▶ _Trecho selecionado_:
______________________________
Para evitar evasão, Câmara busca diminuição do ISS e maior eficiência na cobrança

Tema foi debatido em audiência pública com a presença de representantes do terceiro setor e da Prefeitura de Goiânia

Audiência Pública na Câmara Municipal reuniu representantes da setor produtivo e do Executivo | Foto: Eduardo Nogueira / Câmara Municipal

A cobrança do Imposto Sobre Serviço (ISS) em Goiânia está em pauta no Legislativo municipal, que pretende readequar as atuais regras de modo a aliviar a carga tributária cobrada de empresas do terceiro setor e, ao mesmo tempo, melhorar os mecanismos de cobrança do tributo.

Dois projetos sobre o tema, um vereador Lucas Kitão (PSL) e o outro do vereador Jorge Kajuru (PRP), que tramitam na Casa, foram discutidos em audiência pública realizada na manhã desta segunda-feira (11/7) na Câmara Municipal de Goiânia, com a  participação de representantes do setor produtivo, poder público, consumidores e sindicatos

A partir das discussões realizadas na audiência, as matérias voltam para análise da Comissão de Constituição, Justiça e Redação (CCJ). “O objetivo das duas propostas é alterar a alíquota e melhorar os meios de arrecadação de forma a não prejudicar o setor produtivo, mas garantindo que a prefeitura receba a arrecadação”, explicou Kitão.

Uma das principais propostas de alteração é para que o ISS passe a ser cobrado no local de tomada da prestação do serviço, para evitar evasão de empresas que, apesar de prestarem serviço na capital, fazem suas sedes em cidades vizinhas que oferecem tributos menores.

O vereador Kitão opinou que um dos problemas que vê e justificam a cobrança local do ISS é que hoje “Goiânia tem o ônus por ser a capital, mas não tem o bônus” e que os municípios de Aparecida de Goiânia, Senador Canedo, Trindade vem oferecendo menor carga tributária às empresas. “Isso faz com que o poder público perca arrecadação para os municípios vizinhos onde a empresa está domiciliada”.

Outro problema que a Câmara pretende abordar é a inadimplência. Atualmente, o município tem R$ 5 bilhões de débitos não pagos somente referentes ao ISS. “O problema é que hoje, muitas empresas usam o dinheiro do tributo como capital de giro enquanto aguardam o Refis para depois quitar a dívida”, explicou o vereador.
______________________________
▶ _Entradas de dados coletadas_:
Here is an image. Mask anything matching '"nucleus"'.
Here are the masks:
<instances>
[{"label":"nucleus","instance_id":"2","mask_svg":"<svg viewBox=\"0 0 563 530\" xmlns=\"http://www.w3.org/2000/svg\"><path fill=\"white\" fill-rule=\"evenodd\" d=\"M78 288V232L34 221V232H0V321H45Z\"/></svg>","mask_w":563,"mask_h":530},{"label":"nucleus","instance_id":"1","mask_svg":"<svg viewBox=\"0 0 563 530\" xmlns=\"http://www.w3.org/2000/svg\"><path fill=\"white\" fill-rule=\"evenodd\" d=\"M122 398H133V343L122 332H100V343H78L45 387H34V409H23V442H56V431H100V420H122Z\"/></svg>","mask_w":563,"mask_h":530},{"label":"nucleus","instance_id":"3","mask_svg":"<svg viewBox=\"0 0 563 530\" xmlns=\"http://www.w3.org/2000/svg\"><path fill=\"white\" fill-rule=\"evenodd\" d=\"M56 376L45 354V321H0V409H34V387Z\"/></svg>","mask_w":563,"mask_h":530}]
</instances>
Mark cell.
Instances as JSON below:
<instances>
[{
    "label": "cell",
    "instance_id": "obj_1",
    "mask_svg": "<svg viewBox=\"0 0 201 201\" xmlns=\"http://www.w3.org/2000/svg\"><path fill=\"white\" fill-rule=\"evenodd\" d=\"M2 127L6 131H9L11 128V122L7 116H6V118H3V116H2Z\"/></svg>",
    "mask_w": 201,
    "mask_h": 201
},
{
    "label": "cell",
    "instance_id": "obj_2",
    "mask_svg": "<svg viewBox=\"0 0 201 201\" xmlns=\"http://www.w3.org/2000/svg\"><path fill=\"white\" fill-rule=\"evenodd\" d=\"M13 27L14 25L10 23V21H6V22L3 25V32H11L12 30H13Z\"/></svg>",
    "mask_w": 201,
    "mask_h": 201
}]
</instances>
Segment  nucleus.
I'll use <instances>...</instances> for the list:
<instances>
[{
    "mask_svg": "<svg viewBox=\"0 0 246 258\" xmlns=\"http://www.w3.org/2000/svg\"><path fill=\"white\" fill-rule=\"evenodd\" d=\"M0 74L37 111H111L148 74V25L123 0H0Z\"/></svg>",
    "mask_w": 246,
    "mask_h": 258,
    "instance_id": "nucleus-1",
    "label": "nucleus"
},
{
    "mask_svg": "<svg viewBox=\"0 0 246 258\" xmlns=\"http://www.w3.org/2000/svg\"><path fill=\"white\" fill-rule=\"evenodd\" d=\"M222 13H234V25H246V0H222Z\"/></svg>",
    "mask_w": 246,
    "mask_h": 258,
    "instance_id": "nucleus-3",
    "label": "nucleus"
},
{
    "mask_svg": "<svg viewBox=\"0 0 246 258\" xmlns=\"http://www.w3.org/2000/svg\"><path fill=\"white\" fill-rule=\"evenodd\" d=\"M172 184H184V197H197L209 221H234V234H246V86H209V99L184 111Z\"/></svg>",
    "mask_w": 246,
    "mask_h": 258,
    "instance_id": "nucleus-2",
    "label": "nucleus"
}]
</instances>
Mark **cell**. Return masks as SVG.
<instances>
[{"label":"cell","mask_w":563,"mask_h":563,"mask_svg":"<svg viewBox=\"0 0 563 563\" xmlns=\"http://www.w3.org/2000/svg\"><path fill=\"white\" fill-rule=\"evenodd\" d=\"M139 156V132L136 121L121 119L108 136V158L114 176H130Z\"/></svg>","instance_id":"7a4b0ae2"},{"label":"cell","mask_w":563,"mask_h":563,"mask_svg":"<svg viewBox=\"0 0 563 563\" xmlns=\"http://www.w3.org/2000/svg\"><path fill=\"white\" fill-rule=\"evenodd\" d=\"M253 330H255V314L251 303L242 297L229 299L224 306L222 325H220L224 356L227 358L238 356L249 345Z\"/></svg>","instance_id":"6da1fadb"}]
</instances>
______________________________
▶ _Lista de exercícios_:
1) Traduza para o inglês esta frase do texto sobre o ISS: "Outro problema que a Câmara pretende abordar é a inadimplência."
2) Reproduza o trecho do texto sobre o ISS que começa em "Tema foi debatido" e segue até "cobrança do tributo.".
Essas linhas não têm relação com o texto sobre o ISS.

▶ _Gabarito_:
1) Another problem that the City Council intends to address is nonpayment.

2)
Tema foi debatido em audiência pública com a presença de representantes do terceiro setor e da Prefeitura de Goiânia

Audiência Pública na Câmara Municipal reuniu representantes da setor produtivo e do Executivo | Foto: Eduardo Nogueira / Câmara Municipal

A cobrança do Imposto Sobre Serviço (ISS) em Goiânia está em pauta no Legislativo municipal, que pretende readequar as atuais regras de modo a aliviar a carga tributária cobrada de empresas do terceiro setor e, ao mesmo tempo, melhorar os mecanismos de cobrança do tributo.